Clean room reverse engineering

Chris Travers chris at metatrontech.com
Fri Dec 4 23:22:37 UTC 2009


On Fri, Dec 4, 2009 at 2:13 PM, David Woolley
<forums at david-woolley.me.uk> wrote:
> Marc Whipple wrote:
>
>>
>> In any event, the concept of “reverse engineering” copyrighted material is
>> nonsensical under US law (and the law of many other countries.) If you had
>> enough access to it to reverse engineer it, you didn’t make a new work, you
>> copied an old one. If your new work otherwise is
>
> IANAL, but as I understand it there is a limited right to  do white box
> reverse engineering in the EEC.  It is a lot more limited than is generally
> assumed in open source circles, and would not extend to reproducing internal
> behaviours.
>
> As I understand it, the key points are:
>
> - it must only be to the minimum degree necessary to interface with the
> software;
> - the author of the software must have refused to provide that information
> on reasonable terms;
> - the knowledge you gain cannot be published.

IANAL, but I think Marc is talking about something else.
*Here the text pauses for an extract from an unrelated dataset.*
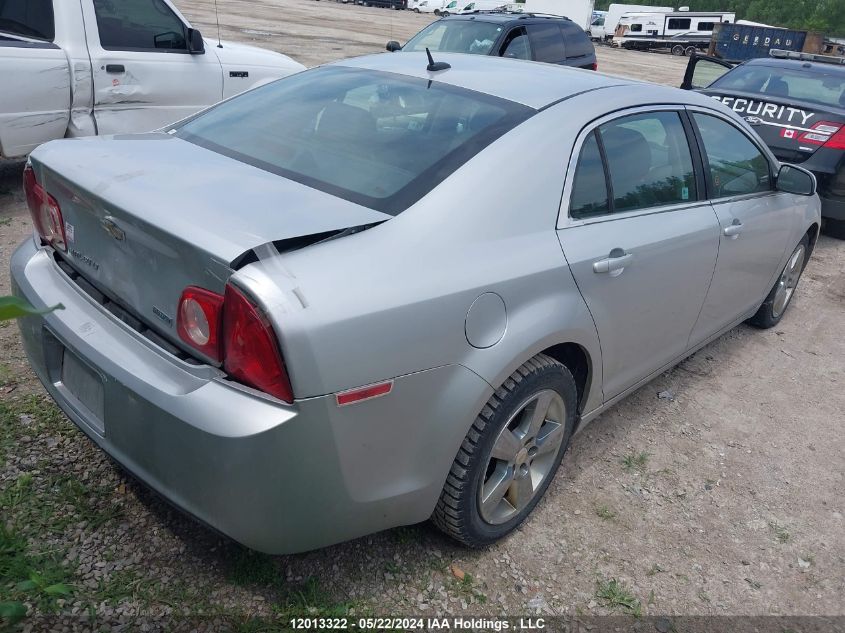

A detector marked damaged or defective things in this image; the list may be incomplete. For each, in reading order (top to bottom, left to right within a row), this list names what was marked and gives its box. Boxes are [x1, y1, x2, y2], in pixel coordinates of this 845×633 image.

broken tail light lens [23, 163, 67, 252]
broken tail light lens [221, 284, 294, 402]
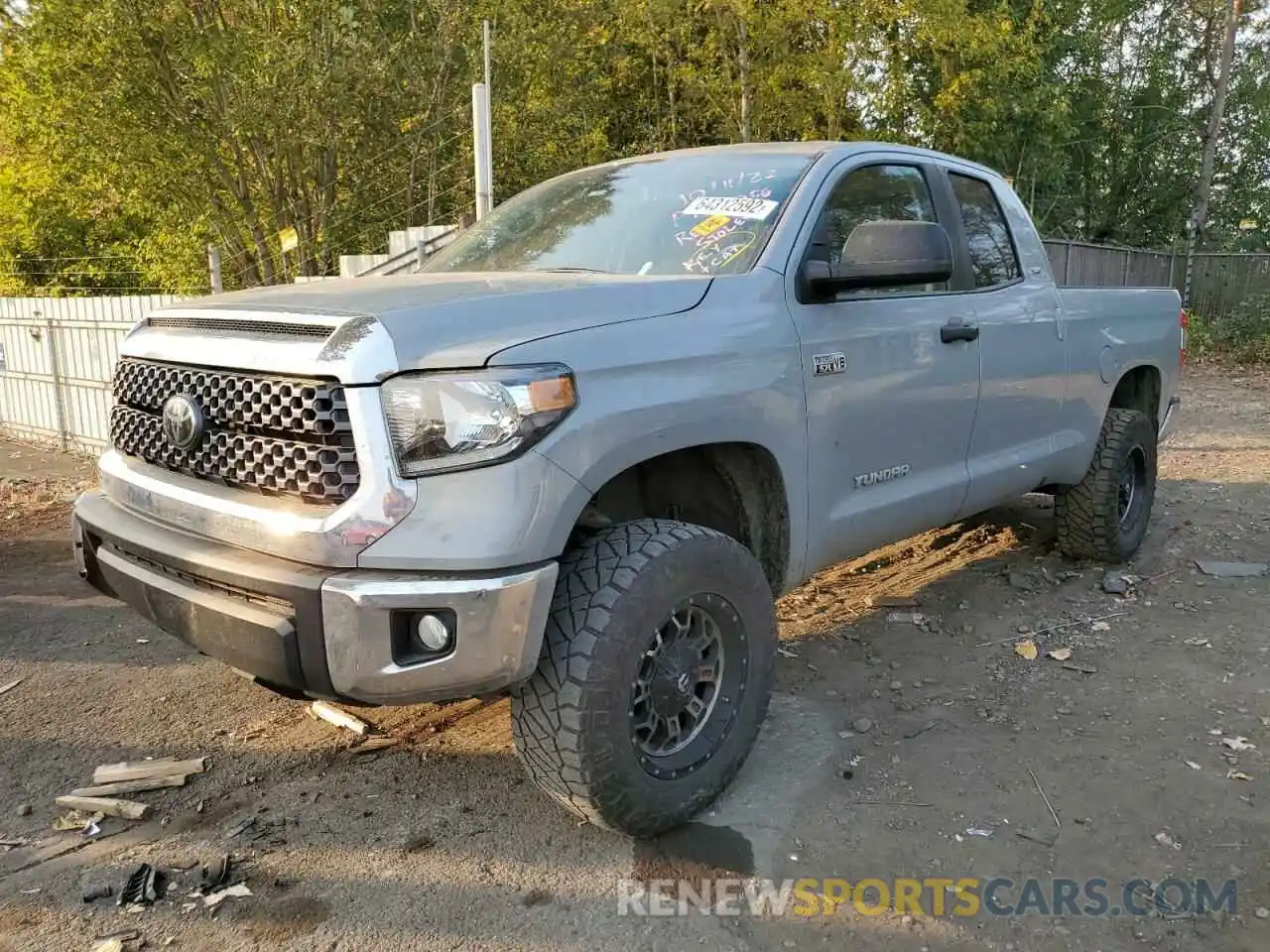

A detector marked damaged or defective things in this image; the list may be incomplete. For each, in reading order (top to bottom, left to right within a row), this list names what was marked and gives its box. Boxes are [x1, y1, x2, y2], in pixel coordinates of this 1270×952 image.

In US copyright law, I understand that reverse engineering is
generally allowed provided that expressive elements of the code are
not included.  Expressive elements could be anything from variable
names and comments to organization of the source code.  Typically this
is accomplished by having one team reverse engineer the code and
provide a report of functional components to another team who then
writes replacement code.

The problem is that, although this process works fine on a functional
level for games, the storyline characters, concept, etc. are also
artistic, expressive elements.  So while one could, say, clone the
Doom engine without too much trouble, cloning the Doom game would pose
additional problems which are substantial.

(Now, I suppose if you are reverse engineering The World's Best Chess
Game, this might not apply, but I assume this is not what we are
talking about here.)

Also this might be different in other countries.